# Work required:
Rewrite the listing from the line with "Of (x=100, y=3)" through the last line, keeping the requests. In the answers, raise every coordinate and distance figure by 4.

::: Materials provided

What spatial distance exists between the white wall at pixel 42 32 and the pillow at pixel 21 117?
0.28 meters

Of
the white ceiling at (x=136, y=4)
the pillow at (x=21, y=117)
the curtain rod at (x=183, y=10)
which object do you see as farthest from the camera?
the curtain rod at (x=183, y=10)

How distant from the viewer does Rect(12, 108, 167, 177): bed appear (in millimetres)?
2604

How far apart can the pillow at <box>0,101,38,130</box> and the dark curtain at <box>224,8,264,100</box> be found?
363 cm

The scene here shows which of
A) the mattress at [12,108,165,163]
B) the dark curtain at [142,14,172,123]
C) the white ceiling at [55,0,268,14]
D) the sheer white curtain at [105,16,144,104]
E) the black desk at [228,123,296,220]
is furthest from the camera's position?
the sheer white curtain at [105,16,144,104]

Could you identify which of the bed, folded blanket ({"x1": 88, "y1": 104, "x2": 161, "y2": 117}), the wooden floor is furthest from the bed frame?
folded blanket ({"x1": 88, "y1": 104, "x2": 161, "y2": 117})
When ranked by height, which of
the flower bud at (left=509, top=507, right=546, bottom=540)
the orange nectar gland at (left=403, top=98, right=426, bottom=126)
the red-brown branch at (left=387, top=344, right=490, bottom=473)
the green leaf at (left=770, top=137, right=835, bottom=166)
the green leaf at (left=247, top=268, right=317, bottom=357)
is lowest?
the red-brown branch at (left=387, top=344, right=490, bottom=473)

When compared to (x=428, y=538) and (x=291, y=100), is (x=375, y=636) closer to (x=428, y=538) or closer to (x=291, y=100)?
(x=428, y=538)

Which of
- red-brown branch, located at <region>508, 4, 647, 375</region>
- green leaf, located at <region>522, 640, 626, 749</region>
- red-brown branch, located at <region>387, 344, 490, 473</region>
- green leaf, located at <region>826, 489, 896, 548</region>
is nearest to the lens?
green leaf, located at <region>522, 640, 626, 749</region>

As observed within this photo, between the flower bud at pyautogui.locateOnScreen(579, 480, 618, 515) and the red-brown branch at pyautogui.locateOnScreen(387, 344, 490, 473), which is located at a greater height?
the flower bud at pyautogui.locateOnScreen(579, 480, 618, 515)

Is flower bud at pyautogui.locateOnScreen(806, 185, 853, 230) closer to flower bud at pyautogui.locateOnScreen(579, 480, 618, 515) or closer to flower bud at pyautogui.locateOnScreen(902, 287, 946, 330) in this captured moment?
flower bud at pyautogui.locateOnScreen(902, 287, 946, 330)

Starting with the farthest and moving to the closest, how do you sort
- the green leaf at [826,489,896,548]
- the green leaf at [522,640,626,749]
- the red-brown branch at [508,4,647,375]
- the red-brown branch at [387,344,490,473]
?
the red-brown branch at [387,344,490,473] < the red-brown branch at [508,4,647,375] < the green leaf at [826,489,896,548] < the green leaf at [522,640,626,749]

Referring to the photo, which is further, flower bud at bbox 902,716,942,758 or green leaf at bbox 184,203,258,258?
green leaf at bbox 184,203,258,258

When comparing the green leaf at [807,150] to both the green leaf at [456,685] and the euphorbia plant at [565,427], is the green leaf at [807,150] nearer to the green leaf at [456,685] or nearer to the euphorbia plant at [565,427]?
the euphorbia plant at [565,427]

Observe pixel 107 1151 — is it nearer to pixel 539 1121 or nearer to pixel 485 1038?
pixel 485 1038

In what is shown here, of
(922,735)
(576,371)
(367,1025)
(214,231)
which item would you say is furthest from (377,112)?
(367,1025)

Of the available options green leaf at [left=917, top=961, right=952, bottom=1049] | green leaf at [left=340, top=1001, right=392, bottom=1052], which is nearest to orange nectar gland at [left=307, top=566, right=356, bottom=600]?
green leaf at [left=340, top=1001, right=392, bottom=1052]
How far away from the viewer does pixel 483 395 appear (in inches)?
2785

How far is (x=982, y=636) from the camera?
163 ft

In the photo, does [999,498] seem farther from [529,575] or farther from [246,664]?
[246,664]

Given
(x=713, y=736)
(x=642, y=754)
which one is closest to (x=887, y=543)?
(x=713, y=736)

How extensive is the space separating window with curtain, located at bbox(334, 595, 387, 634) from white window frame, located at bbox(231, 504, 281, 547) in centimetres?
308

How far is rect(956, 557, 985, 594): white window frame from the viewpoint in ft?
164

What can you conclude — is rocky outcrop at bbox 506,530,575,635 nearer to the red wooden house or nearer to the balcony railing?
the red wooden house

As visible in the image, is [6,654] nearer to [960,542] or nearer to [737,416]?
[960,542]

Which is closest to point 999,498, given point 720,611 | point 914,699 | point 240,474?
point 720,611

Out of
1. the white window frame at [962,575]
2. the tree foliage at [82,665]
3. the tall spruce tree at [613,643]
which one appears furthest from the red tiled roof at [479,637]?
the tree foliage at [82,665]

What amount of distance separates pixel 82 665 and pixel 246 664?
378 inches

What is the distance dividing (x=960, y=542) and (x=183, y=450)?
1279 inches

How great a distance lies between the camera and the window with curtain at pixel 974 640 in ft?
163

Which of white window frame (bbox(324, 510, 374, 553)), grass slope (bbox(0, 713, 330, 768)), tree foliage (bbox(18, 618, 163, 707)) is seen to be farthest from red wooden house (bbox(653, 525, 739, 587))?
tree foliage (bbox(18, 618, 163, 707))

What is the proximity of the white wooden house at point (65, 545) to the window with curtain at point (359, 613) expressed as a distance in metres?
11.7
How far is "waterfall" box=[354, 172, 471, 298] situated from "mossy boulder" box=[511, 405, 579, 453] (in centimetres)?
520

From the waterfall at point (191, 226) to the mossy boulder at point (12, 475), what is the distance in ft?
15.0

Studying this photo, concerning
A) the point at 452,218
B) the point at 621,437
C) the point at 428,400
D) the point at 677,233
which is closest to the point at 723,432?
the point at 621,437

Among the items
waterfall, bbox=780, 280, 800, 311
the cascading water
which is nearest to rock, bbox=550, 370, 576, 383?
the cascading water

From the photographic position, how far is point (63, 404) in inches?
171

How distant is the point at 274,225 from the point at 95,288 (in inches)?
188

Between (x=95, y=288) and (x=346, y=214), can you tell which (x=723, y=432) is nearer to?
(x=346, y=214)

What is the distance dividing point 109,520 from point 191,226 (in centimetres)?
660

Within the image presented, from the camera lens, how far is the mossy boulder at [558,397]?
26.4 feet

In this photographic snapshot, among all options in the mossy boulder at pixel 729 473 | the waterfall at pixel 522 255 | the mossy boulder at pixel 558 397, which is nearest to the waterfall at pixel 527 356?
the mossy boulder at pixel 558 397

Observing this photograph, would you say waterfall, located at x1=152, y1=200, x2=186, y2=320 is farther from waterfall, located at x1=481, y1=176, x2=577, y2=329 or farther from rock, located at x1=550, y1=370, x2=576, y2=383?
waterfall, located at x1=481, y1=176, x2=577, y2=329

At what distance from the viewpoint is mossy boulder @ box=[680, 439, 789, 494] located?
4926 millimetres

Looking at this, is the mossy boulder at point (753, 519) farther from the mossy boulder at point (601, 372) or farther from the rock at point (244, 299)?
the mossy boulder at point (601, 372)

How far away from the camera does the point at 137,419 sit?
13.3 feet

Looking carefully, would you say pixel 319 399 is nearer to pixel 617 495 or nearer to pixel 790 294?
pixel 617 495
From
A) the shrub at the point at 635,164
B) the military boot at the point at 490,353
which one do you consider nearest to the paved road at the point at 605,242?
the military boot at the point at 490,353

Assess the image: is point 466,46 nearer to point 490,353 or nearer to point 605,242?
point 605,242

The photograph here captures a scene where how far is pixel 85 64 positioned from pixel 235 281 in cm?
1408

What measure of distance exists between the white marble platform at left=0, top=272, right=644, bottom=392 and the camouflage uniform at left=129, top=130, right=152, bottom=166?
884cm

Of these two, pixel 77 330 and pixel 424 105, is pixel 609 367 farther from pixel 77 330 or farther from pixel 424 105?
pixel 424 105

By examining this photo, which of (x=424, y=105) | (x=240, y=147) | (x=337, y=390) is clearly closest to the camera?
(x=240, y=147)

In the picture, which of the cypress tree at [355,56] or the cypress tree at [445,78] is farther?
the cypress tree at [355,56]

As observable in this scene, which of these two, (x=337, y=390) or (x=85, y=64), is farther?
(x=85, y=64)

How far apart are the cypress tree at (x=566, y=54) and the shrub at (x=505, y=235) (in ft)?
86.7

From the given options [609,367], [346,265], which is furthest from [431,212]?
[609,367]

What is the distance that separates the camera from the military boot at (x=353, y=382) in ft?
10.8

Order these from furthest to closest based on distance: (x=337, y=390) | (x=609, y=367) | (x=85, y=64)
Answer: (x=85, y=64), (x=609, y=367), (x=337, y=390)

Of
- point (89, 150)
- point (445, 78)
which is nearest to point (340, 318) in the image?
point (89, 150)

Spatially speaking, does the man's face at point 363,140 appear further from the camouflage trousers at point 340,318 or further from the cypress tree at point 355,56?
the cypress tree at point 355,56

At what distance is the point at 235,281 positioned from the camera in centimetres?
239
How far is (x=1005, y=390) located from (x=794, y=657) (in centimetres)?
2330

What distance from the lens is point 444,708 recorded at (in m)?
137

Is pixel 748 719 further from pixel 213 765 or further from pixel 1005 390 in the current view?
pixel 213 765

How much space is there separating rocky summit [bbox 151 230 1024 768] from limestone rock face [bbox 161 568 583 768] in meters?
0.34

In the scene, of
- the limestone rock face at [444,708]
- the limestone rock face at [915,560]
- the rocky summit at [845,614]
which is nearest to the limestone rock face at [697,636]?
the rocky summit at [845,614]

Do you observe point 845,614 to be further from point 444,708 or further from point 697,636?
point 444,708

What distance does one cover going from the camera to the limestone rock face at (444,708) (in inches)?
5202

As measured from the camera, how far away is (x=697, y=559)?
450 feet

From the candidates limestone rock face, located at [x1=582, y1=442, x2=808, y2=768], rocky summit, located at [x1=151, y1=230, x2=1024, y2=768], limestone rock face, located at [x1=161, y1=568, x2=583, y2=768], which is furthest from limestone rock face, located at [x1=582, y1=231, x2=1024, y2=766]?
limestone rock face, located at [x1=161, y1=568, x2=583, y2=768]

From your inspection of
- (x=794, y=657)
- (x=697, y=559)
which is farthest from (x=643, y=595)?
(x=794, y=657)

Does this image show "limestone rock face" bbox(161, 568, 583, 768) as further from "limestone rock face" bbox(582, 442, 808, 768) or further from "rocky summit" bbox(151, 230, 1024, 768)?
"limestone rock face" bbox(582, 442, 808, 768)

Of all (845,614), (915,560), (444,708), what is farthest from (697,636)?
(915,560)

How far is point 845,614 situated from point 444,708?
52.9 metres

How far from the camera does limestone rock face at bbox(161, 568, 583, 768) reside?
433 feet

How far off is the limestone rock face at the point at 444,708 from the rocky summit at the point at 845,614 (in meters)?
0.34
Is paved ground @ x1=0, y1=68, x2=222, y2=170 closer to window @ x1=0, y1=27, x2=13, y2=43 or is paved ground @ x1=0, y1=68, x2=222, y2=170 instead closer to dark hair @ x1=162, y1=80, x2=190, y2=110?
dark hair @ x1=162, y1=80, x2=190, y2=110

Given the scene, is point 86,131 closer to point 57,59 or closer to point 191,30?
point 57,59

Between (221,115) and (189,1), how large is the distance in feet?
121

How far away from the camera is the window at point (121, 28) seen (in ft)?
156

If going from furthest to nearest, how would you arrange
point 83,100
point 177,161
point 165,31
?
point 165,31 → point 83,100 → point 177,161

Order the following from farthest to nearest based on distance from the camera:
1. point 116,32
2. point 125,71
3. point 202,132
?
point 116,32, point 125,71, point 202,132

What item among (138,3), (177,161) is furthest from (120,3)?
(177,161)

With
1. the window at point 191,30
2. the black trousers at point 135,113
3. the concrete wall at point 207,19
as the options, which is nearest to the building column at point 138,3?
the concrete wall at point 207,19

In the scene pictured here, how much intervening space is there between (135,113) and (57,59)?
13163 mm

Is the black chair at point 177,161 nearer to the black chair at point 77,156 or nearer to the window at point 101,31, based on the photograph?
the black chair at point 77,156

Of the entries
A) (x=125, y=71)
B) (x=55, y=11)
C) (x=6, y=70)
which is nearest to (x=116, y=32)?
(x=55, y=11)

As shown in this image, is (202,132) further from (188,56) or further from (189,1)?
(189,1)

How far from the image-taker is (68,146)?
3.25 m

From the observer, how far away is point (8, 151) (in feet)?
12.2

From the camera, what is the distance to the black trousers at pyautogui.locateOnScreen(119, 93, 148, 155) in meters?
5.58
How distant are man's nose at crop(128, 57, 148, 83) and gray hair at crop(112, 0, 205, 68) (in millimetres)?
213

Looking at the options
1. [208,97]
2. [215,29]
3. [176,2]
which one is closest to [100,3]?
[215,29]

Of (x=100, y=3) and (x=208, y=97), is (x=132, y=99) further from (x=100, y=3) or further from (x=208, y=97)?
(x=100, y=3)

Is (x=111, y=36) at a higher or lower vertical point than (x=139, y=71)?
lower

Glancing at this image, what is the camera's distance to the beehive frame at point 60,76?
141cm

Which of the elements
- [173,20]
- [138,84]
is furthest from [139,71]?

::::::

# The response:
Of (x=100, y=3) and (x=208, y=97), is (x=132, y=99) further from (x=100, y=3) or further from (x=208, y=97)?
(x=104, y=7)

Is (x=111, y=36) at a higher or lower vertical point than (x=139, y=71)?
lower

Glancing at this image, what is the camera's distance to the beehive frame at point 60,76?
145cm

Which of the elements
- [173,20]
- [138,84]
is furthest from [139,71]?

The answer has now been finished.